Os documentos apresentados nas Cortes de D. Pedro estão divididos da

seguinte forma: clero: 33 artigos; nobreza: 2 artigos; povo: 90 artigos; capítulos

especiais de Coimbra: 39 artigos; de Évora: 8 artigos; de Lisboa: 4 artigos; de

Montemor-o-velho: 6 artigos; do Porto: 15 artigos; de Silves: 8 artigos; de Torres:

9 artigos. (PIMENTA, 2005)

Deve-se ter o cuidado de compreender que os portadores às Cortes eram

porta-vozes dos indivíduos que votavam nas jurisdições de vereadores e,

portanto, não eram imparciais em suas leituras.

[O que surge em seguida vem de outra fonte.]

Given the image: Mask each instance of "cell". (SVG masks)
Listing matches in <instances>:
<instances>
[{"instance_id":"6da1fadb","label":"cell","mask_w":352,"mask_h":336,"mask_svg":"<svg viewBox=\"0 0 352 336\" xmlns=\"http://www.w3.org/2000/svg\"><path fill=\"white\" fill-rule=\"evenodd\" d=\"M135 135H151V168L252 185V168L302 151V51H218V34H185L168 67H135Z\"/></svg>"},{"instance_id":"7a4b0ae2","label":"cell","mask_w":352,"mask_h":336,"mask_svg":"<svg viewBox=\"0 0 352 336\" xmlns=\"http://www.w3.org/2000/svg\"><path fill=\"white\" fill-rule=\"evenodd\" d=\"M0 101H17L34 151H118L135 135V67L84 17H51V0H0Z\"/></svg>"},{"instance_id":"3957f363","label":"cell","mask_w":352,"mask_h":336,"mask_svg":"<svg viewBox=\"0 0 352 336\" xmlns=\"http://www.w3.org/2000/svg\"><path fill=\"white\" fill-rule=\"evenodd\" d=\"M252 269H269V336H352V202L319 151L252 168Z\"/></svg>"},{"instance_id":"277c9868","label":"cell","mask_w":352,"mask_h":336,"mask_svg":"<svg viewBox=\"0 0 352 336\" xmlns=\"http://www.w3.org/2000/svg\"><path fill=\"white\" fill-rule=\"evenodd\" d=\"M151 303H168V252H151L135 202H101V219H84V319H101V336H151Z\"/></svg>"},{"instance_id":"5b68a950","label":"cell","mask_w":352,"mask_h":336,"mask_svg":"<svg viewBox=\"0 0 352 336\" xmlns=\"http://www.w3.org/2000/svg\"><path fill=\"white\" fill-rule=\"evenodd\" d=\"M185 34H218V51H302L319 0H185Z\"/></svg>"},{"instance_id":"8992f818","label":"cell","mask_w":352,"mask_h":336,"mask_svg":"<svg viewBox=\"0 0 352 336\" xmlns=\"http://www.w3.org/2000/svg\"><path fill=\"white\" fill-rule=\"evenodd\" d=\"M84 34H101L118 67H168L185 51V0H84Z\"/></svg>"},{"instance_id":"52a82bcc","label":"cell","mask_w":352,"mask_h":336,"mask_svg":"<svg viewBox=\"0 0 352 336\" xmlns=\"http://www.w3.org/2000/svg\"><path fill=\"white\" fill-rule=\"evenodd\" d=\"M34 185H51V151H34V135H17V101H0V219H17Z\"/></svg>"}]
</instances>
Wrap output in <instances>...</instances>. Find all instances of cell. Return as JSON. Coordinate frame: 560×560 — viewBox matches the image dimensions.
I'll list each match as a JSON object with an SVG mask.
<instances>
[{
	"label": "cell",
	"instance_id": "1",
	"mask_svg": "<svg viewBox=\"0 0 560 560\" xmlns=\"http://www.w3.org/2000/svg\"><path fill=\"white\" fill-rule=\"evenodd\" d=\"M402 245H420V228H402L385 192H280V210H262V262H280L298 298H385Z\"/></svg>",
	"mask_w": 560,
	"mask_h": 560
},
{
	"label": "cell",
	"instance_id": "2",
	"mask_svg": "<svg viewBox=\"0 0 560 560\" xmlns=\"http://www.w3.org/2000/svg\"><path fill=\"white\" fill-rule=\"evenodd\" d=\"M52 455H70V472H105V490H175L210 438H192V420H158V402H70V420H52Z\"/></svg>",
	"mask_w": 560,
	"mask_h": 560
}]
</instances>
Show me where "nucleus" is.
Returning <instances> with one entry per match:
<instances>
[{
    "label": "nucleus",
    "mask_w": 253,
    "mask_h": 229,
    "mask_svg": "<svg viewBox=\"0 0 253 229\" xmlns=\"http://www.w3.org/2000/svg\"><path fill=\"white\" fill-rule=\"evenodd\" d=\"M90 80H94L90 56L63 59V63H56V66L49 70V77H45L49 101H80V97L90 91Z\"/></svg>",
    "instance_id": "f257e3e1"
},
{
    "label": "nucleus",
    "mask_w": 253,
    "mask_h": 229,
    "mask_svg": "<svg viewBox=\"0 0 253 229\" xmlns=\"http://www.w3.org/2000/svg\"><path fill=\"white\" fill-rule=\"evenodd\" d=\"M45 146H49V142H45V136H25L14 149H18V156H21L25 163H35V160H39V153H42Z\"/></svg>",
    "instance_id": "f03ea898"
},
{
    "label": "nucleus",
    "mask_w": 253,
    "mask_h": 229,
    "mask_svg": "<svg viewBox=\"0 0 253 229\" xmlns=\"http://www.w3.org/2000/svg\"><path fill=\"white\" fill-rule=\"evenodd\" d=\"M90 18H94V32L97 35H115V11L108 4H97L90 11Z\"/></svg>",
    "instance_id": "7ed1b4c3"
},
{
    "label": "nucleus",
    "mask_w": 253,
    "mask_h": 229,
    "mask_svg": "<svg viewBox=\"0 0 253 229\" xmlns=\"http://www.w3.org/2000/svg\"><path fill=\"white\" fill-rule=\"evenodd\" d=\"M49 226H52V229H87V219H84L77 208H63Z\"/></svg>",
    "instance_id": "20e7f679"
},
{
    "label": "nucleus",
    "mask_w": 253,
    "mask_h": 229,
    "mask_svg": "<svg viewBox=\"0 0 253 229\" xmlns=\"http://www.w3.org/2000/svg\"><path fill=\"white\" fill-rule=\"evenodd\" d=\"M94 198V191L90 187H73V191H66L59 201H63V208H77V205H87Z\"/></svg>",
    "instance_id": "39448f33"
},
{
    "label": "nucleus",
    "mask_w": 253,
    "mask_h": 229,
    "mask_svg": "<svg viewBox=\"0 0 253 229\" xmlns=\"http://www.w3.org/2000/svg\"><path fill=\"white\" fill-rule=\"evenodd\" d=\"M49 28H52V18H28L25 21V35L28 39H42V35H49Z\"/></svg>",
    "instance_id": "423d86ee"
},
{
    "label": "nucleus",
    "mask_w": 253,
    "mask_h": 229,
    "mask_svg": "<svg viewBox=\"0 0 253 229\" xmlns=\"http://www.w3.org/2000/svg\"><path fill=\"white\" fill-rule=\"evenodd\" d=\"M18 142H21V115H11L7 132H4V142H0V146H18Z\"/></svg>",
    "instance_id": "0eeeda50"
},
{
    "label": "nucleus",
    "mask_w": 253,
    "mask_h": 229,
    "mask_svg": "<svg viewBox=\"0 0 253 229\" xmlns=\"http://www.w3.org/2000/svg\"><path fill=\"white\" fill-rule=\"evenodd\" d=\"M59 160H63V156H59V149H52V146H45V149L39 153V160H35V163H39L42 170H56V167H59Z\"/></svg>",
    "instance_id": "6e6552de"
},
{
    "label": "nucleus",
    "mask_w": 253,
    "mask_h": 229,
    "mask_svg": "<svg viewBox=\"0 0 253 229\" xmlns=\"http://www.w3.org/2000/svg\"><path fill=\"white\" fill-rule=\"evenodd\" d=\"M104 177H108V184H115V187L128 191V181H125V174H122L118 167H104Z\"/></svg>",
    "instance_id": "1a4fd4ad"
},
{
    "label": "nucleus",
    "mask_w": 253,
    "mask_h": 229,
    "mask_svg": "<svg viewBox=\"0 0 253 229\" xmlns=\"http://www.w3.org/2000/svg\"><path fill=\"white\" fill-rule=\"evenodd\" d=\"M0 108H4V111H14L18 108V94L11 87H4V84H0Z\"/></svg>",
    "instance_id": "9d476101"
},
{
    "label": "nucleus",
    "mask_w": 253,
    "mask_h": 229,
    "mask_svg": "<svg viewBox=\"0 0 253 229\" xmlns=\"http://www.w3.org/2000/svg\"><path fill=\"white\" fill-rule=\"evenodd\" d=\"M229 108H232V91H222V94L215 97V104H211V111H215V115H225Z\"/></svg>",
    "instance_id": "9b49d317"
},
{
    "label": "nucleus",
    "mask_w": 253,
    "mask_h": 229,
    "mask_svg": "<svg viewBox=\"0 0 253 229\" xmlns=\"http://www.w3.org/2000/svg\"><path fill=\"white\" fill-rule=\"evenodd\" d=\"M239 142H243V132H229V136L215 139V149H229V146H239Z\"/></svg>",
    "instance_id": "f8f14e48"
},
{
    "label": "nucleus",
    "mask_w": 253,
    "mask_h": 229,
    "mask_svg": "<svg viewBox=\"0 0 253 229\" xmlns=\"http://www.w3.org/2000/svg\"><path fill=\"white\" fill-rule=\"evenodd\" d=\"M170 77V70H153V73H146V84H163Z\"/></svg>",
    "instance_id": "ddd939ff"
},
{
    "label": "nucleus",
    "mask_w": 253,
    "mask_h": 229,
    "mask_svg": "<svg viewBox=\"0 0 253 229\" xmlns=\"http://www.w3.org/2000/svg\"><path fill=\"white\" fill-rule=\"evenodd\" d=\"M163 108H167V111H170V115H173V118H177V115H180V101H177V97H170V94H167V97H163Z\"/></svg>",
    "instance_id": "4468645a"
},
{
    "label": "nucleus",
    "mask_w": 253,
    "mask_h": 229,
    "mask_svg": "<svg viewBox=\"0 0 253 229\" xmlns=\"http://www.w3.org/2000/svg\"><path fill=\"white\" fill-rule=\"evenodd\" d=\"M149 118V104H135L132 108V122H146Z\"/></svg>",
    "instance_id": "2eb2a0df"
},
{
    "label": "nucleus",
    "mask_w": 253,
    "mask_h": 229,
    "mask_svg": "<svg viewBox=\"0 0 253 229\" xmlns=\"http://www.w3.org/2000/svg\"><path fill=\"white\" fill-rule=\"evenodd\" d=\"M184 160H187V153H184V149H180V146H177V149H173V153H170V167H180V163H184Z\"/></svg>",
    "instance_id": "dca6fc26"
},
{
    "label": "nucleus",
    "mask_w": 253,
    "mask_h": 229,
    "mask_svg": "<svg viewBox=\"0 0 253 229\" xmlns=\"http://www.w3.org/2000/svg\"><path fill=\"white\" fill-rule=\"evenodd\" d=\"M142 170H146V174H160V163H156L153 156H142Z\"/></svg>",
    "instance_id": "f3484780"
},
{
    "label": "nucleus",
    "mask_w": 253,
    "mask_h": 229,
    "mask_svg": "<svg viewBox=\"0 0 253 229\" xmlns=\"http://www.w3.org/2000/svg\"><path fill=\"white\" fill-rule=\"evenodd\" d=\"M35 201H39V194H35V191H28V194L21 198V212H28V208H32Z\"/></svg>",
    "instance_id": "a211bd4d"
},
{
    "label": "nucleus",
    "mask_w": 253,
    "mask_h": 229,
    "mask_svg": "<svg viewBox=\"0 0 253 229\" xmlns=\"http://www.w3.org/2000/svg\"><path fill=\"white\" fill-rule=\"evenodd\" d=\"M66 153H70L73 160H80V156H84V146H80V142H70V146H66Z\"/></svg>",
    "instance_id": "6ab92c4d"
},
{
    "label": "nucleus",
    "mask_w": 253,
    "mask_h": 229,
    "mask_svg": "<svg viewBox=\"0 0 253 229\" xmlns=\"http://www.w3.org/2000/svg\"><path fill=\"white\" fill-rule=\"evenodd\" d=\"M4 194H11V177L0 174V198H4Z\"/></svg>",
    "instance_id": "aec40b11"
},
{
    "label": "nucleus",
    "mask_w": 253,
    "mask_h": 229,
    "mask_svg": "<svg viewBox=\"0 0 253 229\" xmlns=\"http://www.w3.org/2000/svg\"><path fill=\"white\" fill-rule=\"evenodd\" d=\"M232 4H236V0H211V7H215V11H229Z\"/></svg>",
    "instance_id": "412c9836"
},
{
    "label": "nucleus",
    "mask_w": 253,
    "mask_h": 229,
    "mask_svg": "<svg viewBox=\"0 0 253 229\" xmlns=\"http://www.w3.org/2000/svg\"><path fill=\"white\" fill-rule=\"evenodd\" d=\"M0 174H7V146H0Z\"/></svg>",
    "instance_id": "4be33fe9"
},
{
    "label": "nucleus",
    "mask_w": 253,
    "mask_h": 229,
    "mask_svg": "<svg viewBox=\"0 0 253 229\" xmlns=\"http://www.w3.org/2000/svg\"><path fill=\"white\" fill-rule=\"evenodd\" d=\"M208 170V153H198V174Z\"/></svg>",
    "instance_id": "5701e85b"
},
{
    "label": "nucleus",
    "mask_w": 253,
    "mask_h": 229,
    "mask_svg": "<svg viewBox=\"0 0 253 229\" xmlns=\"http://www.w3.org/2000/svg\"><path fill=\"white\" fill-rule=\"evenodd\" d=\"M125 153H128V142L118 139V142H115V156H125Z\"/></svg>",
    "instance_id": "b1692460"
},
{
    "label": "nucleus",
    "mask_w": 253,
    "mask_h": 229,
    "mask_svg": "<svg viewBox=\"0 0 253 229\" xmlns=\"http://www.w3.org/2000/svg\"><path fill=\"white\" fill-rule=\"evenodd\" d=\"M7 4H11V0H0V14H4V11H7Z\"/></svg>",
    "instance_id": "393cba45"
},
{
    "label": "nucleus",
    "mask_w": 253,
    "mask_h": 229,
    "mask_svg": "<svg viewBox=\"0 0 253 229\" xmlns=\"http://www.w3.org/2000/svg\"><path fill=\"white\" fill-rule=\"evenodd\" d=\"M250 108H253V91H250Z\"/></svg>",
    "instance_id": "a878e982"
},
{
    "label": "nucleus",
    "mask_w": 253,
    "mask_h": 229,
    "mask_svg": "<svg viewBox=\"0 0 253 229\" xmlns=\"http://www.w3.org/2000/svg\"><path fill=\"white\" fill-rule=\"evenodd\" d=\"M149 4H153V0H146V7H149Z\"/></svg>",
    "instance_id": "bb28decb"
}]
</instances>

A crítica a ser feita a estes

documentos revela que esta imparcialidade de representação está

fundamentada no jogo de interesses que perduraram nas Cortes de Elvas de

1361. (PIMENTA, 2005)

Nas Cortes, nem todos estavam representados. Havia descontentamentos

tanto ao nível do clero e da nobreza como ao nível do povo. Fica evidente a

disparidade entre uma realidade romântica acerca do reinado de Pedro I e as

limitações reais que o monarca teve de enfrentar no campo político e jurídico.

(PIMENTA, 2005)

Na consulta de outra fonte, também de volume único, temos a Chancelaria

de D. Pedro I. É através da chancelaria que conhecemos as respostas que o rei foi

emitindo para resolver as questões concernentes às Cortes, como também

respostas para questões dirigidas do povo ao monarca. (SARAIVA, 1988)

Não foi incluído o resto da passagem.